God’s Spirit is on the loose, and that Spirit dwelled in the people in Corinth,
making of their community a temple. God’s Spirit is on the loose here, making
of us a temple as well.
Y’all are God’s temple. We are God’s temple. But here’s the proverbial rub. If I understand Paul correctly, what he was trying to make the Corinthians understand was that the indwelling of the Holy Spirit was not just in one group or one faction. The Holy Spirit did not dwell only in those who considered themselves to be Paul’s people. It did not dwell only in those who were well-educated or in those who were not. It did not dwell only in those who were professionals, or those who were day laborers. It did not dwell exclusively in those who were rich or in those who were poor. God’s Spirit dwelled in all of them. They were all God’s temple. You are God’s temple; all y’all.
It seems to me that understanding all y’all is critical to understanding Paul’s words, not just in this particular chapter, but in his understanding of the Church. What is the Church? It is a community of believers, people who have recognized God’s indwelling Spirit. It is not reserved for one kind of believer over another. The Holy Spirit crosses every boundary and jumps every border we try to construct between us. God’s temple is not just a few, it is all y’all.
Our other readings today seem to also highlight the crucial understanding of all y’all. Leviticus speaks of the treatment of the poor and the alien, the laborer, the neighbor. Matthew speaks of the evildoer, righteous and the unrighteous, tax collectors and Gentiles. In other words, even the Other is included in all y’all.

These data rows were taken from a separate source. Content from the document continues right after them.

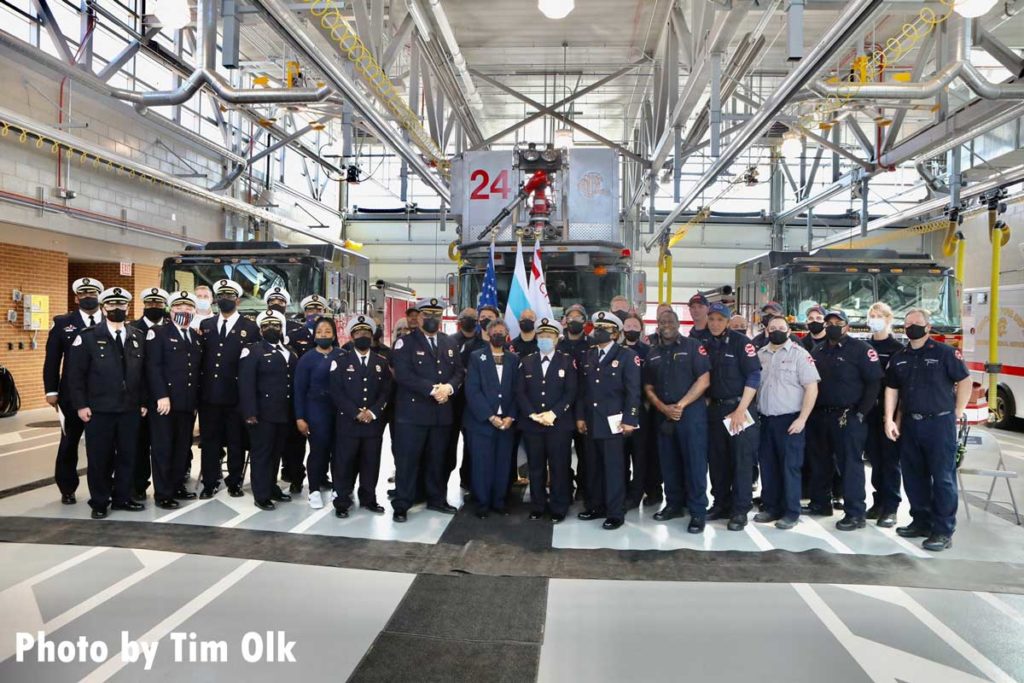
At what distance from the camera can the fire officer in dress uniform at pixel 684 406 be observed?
5496 millimetres

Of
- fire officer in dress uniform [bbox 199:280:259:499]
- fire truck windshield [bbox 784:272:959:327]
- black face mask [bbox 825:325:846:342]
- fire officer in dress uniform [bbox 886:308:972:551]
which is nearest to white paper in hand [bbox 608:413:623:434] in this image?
black face mask [bbox 825:325:846:342]

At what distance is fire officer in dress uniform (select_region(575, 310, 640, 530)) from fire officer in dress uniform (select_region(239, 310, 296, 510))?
2.73m

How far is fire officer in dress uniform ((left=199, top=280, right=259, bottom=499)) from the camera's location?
622cm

You are God’s temple; you and those who look like you.
You are God’s temple; you and those who do not. All y’all.
You are God’s temple; those who believe as you do, interpret the scriptures as you do.
You are God’s temple; those who believe differently; those who disagree with your interpretations. All y’all.
You are God’s temple; those who are conservative.
You are God’s temple; those who are liberal. All y’all.
You are God’s temple; those who want contemporary worship, with bands and words on the screen.
You are God’s temple; those who want traditional worship, with an organ, a piano and a hymnal. All y’all.
You are God’s temple; you Presbyterians.
You are God’s temple; you Pentecostals. All y’all.
You are God’s temple; you Lutherans, children of Luther.
You are God’s temple; you Methodists, children of Wesley. All y’all.
You are God’s temple; those who are rich. You are God’s temple; those who are poor. All y’all.
You are God’s temple; those who benefit from society. You are God’s temple; those who are oppressed by it. All y’all.
All y’all. We are God’s temple. Does this mean that we can do anything, say anything, even if it contradicts the way Jesus called us to live out our faith? Does this mean that we are God’s temple, even if we harm or oppress or ignore the least of these? No. I don’t think so. But once again, this is a reminder of God’s wisdom versus the world’s wisdom. The world’s wisdom says stick with your own kind. God’s wisdom says over and over and over again, all y’all.
Thanks be to God.
Let all of God’s children say, “Alleluia!” Amen.